**Your instructions**: Each entry has to be copied exactly, with nothing missed.

>> START Record excerpts

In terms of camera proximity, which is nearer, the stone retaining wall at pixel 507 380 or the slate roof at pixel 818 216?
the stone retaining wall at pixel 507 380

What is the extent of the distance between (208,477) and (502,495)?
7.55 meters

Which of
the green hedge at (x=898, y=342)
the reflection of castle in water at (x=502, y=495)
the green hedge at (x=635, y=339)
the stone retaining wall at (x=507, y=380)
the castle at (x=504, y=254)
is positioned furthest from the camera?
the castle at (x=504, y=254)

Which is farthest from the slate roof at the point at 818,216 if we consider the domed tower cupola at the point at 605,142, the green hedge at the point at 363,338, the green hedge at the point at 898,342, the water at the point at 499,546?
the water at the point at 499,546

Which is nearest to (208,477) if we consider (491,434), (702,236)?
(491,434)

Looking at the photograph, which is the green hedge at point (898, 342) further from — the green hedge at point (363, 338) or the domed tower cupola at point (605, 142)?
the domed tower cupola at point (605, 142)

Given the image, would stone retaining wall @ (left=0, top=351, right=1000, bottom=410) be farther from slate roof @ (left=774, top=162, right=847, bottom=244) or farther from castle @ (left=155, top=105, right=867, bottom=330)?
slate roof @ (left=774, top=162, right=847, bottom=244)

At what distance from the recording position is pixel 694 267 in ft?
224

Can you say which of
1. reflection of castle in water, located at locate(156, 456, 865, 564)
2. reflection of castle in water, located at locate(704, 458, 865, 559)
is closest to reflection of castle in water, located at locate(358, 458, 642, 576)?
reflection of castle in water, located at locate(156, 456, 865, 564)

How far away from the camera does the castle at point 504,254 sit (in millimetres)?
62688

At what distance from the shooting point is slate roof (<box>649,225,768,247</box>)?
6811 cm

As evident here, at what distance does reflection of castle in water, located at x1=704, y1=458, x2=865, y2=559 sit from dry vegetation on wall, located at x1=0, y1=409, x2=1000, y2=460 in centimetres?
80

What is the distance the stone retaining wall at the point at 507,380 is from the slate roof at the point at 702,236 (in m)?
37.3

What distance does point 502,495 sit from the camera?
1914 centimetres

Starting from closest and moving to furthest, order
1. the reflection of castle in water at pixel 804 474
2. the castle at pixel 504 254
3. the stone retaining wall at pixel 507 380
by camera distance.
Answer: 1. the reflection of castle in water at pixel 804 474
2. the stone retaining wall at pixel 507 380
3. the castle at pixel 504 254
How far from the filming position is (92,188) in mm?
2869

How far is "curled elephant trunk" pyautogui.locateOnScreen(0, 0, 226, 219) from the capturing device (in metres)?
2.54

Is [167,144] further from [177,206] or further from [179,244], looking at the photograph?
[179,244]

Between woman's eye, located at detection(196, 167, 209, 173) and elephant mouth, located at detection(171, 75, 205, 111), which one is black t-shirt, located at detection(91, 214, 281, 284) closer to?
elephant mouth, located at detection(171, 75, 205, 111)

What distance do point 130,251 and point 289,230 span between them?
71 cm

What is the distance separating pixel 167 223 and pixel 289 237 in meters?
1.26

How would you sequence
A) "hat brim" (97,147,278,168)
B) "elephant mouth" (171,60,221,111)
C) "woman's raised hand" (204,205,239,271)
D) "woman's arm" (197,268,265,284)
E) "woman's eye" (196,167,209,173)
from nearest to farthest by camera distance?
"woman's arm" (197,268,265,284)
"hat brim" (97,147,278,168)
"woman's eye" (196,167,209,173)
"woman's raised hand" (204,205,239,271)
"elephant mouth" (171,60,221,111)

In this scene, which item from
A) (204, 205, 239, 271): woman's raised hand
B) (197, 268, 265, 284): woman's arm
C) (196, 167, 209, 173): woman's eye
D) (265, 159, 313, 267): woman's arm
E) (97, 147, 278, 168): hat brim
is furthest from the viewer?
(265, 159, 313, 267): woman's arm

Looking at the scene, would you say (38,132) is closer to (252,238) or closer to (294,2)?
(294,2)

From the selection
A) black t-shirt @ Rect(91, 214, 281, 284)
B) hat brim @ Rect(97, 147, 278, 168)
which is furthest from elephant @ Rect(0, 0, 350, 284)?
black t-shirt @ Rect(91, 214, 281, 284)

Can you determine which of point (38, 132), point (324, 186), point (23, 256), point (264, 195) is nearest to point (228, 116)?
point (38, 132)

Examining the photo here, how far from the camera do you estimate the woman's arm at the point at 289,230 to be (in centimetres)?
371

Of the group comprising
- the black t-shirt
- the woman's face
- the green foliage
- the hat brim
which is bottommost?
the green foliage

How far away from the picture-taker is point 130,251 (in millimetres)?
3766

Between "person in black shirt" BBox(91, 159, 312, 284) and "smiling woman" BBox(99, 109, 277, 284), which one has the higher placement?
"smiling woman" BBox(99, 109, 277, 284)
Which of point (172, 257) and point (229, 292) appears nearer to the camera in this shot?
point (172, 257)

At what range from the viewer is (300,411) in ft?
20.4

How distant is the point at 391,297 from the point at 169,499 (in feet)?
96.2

>> END Record excerpts

**Correct answer**:
In terms of camera proximity, which is nearer, the stone retaining wall at pixel 507 380 or the slate roof at pixel 818 216?
the stone retaining wall at pixel 507 380

What is the extent of the distance between (208,477) and (502,495)?
7.55 meters

Which of
the green hedge at (x=898, y=342)
the reflection of castle in water at (x=502, y=495)
the green hedge at (x=635, y=339)
the stone retaining wall at (x=507, y=380)
the castle at (x=504, y=254)
is positioned furthest from the camera?
the castle at (x=504, y=254)

Which is farthest from the slate roof at the point at 818,216 if we consider the domed tower cupola at the point at 605,142, the green hedge at the point at 363,338, the green hedge at the point at 898,342, the water at the point at 499,546?
the water at the point at 499,546

Which is nearest to (208,477) if we consider (491,434), (702,236)?
(491,434)

Looking at the photograph, which is the green hedge at point (898, 342) further from — the green hedge at point (363, 338) or the domed tower cupola at point (605, 142)?
the domed tower cupola at point (605, 142)

Given the image, would stone retaining wall @ (left=0, top=351, right=1000, bottom=410) be farther from slate roof @ (left=774, top=162, right=847, bottom=244) or farther from castle @ (left=155, top=105, right=867, bottom=330)?
slate roof @ (left=774, top=162, right=847, bottom=244)

At what distance from the recording position is pixel 694 267 in ft?
224

Can you say which of
1. reflection of castle in water, located at locate(156, 456, 865, 564)
2. reflection of castle in water, located at locate(704, 458, 865, 559)
is closest to reflection of castle in water, located at locate(358, 458, 642, 576)?
reflection of castle in water, located at locate(156, 456, 865, 564)

How far away from the camera does the castle at point 504,254 sit (in millimetres)?
62688

At what distance from the shooting point is slate roof (<box>649,225,768,247</box>)?
6811 cm

As evident here, at what distance does reflection of castle in water, located at x1=704, y1=458, x2=865, y2=559 sit from dry vegetation on wall, located at x1=0, y1=409, x2=1000, y2=460 in centimetres?
80

What is the distance the stone retaining wall at the point at 507,380 is from the slate roof at the point at 702,236 (in m)?
37.3

What distance does point 502,495 sit from the camera?
1914 centimetres

Starting from closest and moving to furthest, order
1. the reflection of castle in water at pixel 804 474
2. the castle at pixel 504 254
3. the stone retaining wall at pixel 507 380
by camera distance.
Answer: 1. the reflection of castle in water at pixel 804 474
2. the stone retaining wall at pixel 507 380
3. the castle at pixel 504 254
How far from the filming position is (92,188) in mm?
2869

How far is "curled elephant trunk" pyautogui.locateOnScreen(0, 0, 226, 219) from the capturing device (in metres)?
2.54

Is [167,144] further from [177,206] or further from [179,244], looking at the photograph?
[179,244]

Between woman's eye, located at detection(196, 167, 209, 173) and elephant mouth, located at detection(171, 75, 205, 111), which one is black t-shirt, located at detection(91, 214, 281, 284) closer to?
elephant mouth, located at detection(171, 75, 205, 111)

What distance do point 130,251 and point 289,230 span between them?
71 cm

What is the distance separating pixel 167 223 and pixel 289 237 in meters?
1.26

How would you sequence
A) "hat brim" (97,147,278,168)
B) "elephant mouth" (171,60,221,111)
C) "woman's raised hand" (204,205,239,271)
D) "woman's arm" (197,268,265,284)
E) "woman's eye" (196,167,209,173)
from nearest to farthest by camera distance?
"woman's arm" (197,268,265,284)
"hat brim" (97,147,278,168)
"woman's eye" (196,167,209,173)
"woman's raised hand" (204,205,239,271)
"elephant mouth" (171,60,221,111)

In this scene, which item from
A) (204, 205, 239, 271): woman's raised hand
B) (197, 268, 265, 284): woman's arm
C) (196, 167, 209, 173): woman's eye
D) (265, 159, 313, 267): woman's arm
E) (97, 147, 278, 168): hat brim
is furthest from the viewer?
(265, 159, 313, 267): woman's arm

Looking at the scene, would you say (38,132) is closer to (252,238) or closer to (294,2)?
(294,2)

From the selection
A) black t-shirt @ Rect(91, 214, 281, 284)
B) hat brim @ Rect(97, 147, 278, 168)
which is furthest from elephant @ Rect(0, 0, 350, 284)?
black t-shirt @ Rect(91, 214, 281, 284)

Can you determine which of point (38, 132), point (324, 186), point (23, 256), point (264, 195) is nearest to point (228, 116)?
point (38, 132)

Examining the photo here, how far from the camera do you estimate the woman's arm at the point at 289,230 to be (in centimetres)?
371

Of the group comprising
- the black t-shirt
- the woman's face
- the green foliage
- the hat brim
which is bottommost?
the green foliage

How far away from the picture-taker is point 130,251 (in millimetres)?
3766

Between "person in black shirt" BBox(91, 159, 312, 284) and "smiling woman" BBox(99, 109, 277, 284), which one has the higher placement?
"smiling woman" BBox(99, 109, 277, 284)
Which of point (172, 257) and point (229, 292) appears nearer to the camera in this shot?
point (172, 257)

At what range from the viewer is (300,411) in ft?
20.4

How distant is the point at 391,297 from the point at 169,499 (in feet)?
96.2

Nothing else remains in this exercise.